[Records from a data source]
[Start of section]
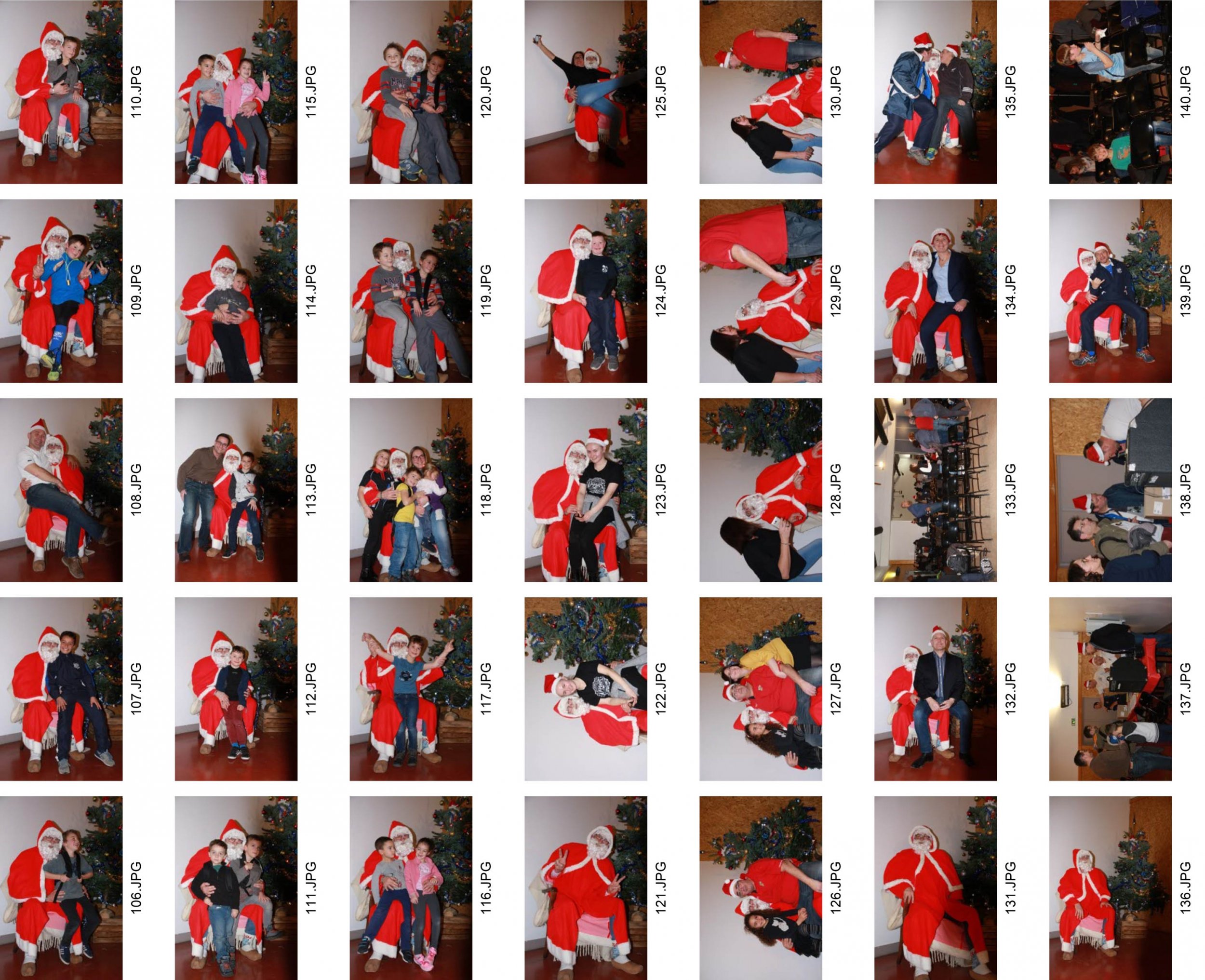 planche_noel_edr_2017_3.jpg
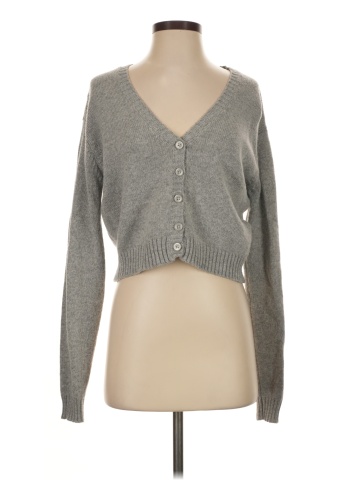 Brandy Melville Cardigan (view 1)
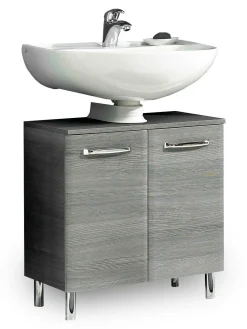 Waschbeckenunterschrank ALIKA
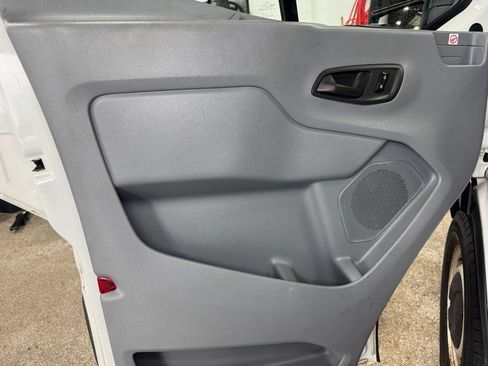 Used 2019 Ford Transit 150 148 Low Roof RWD image 10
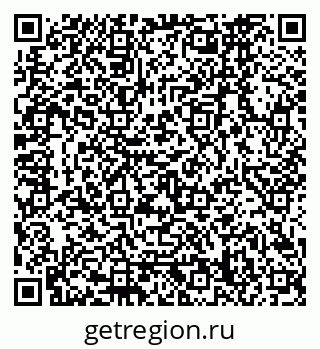 79120668864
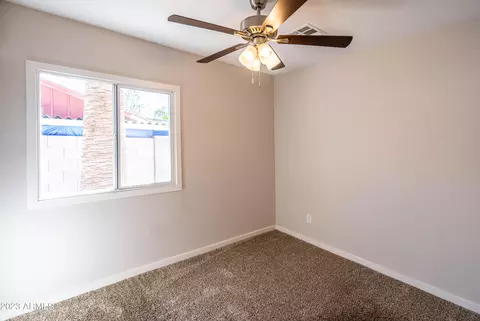 2115 E Greenway Rd, Phoenix, AZ 85022 photo 17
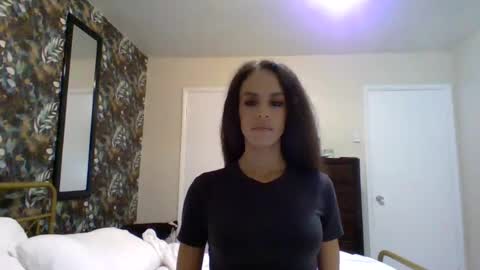 lovelylovelybrooke online show from July 28, 7:39 pm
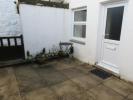 Annonce Location Appartement PENZANCE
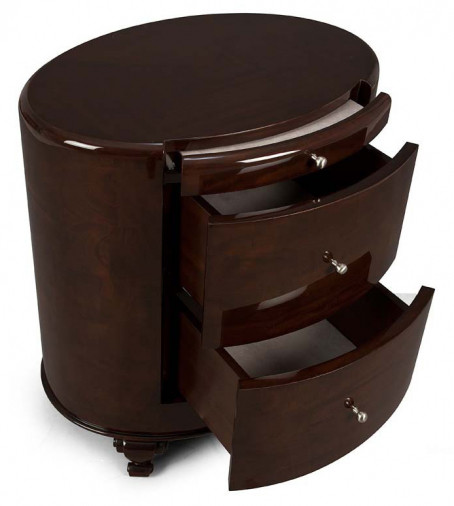 Тумбочка Odeon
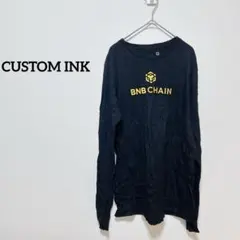 Item thumbnail for item a25a8028-5c27-4680-8dbe-671970caa832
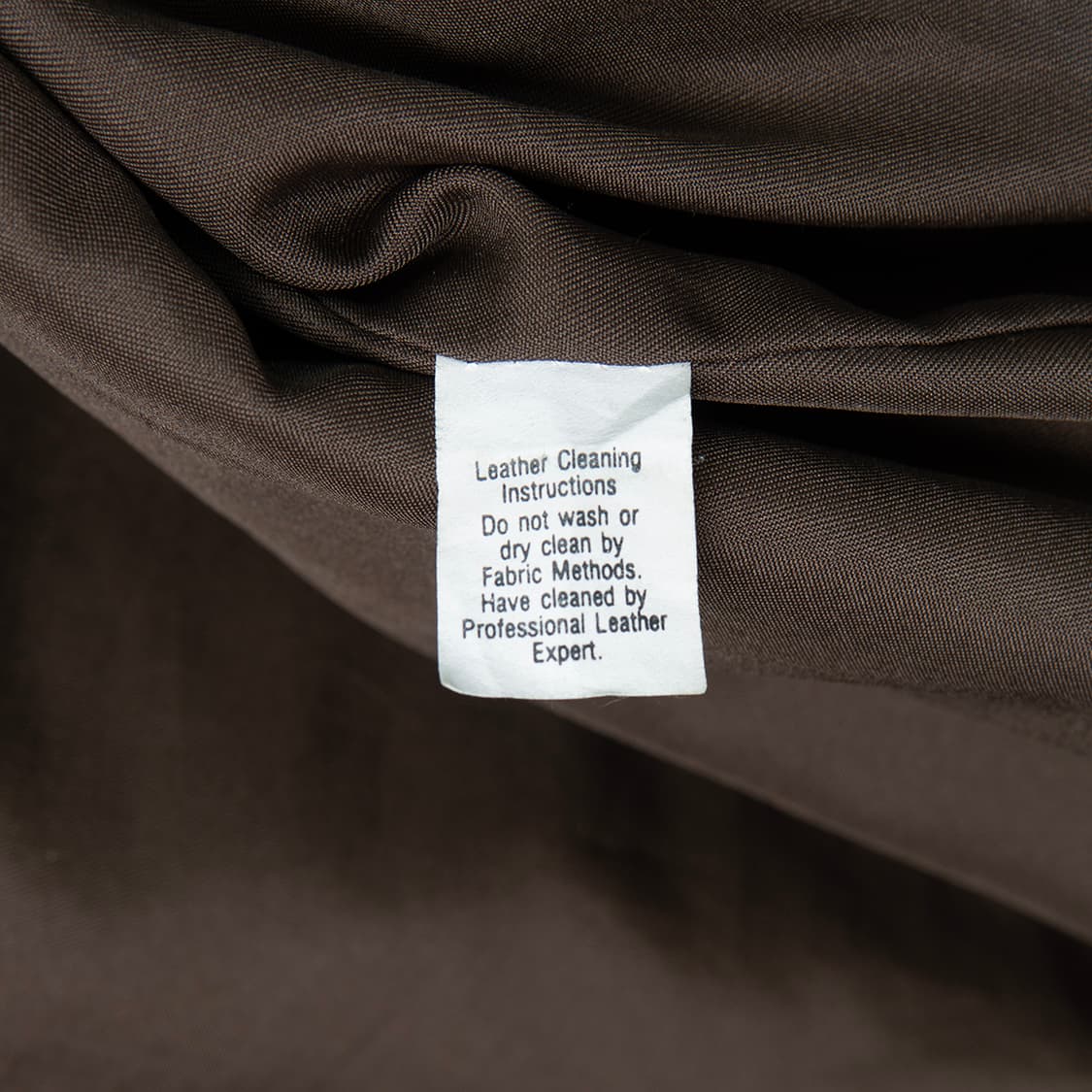 [46] 70s~ 아비렉스 A-2 레더 플라이트 자켓 MO-2367  상품이미지8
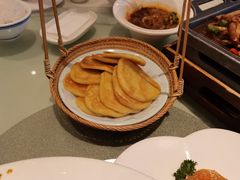 -马旺子酒楼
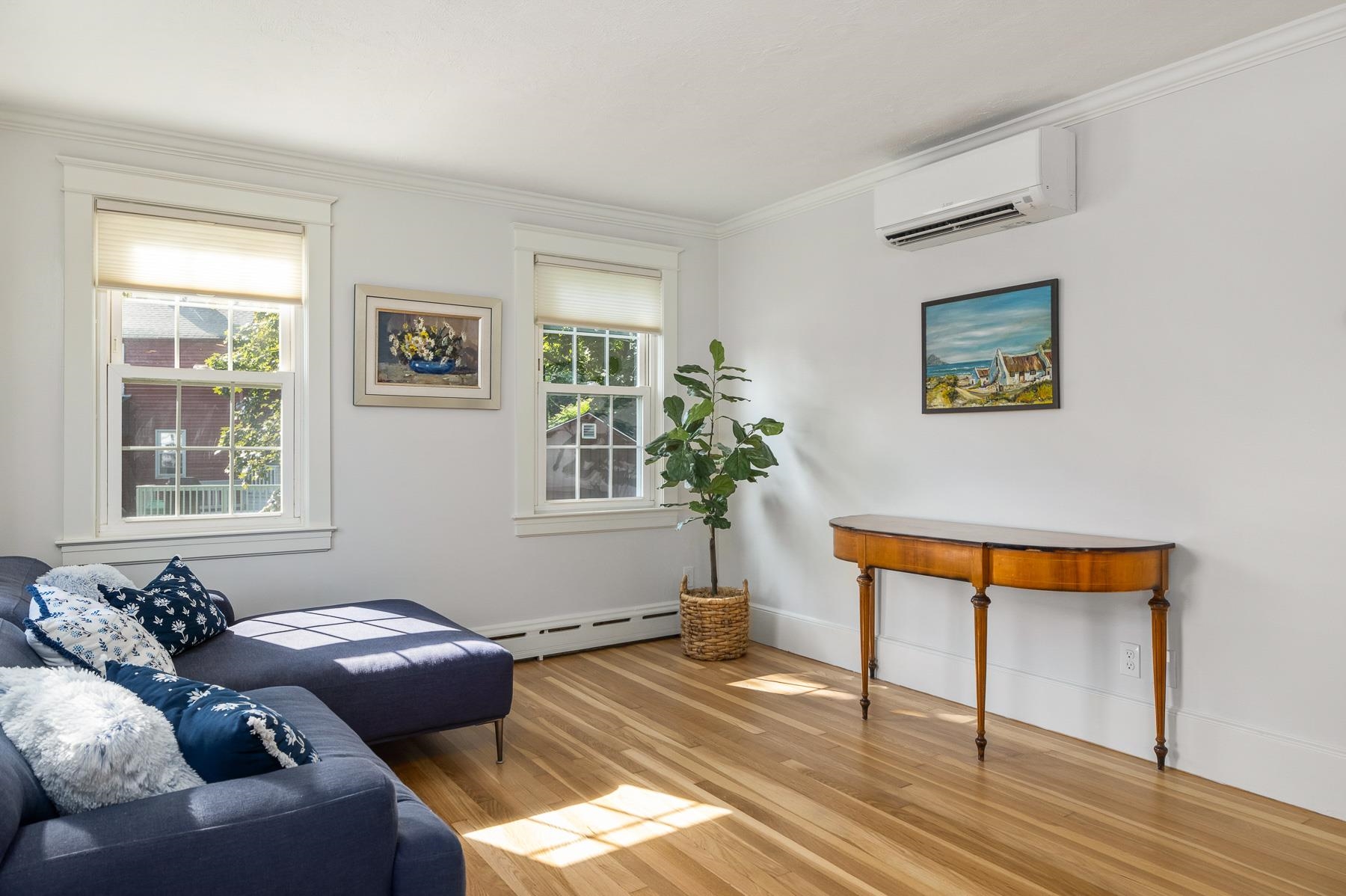 4 Mountainview Terrace Rye, NH 03870 - Photo 23 of 28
[End of section]
=== TASK STATEMENT ===
Write out each record's text again, switching "Used" for "Certified" and changing nothing else. Leave the pictures out.

=== WORKED SOLUTION ===
 planche_noel_edr_2017_3.jpg
 Brandy Melville Cardigan (view 1)
 Waschbeckenunterschrank ALIKA
 Certified 2019 Ford Transit 150 148 Low Roof RWD image 10
 79120668864
 2115 E Greenway Rd, Phoenix, AZ 85022 photo 17
 lovelylovelybrooke online show from July 28, 7:39 pm
 Annonce Location Appartement PENZANCE
 Тумбочка Odeon
 Item thumbnail for item a25a8028-5c27-4680-8dbe-671970caa832
 [46] 70s~ 아비렉스 A-2 레더 플라이트 자켓 MO-2367  상품이미지8
 -马旺子酒楼
 4 Mountainview Terrace Rye, NH 03870 - Photo 23 of 28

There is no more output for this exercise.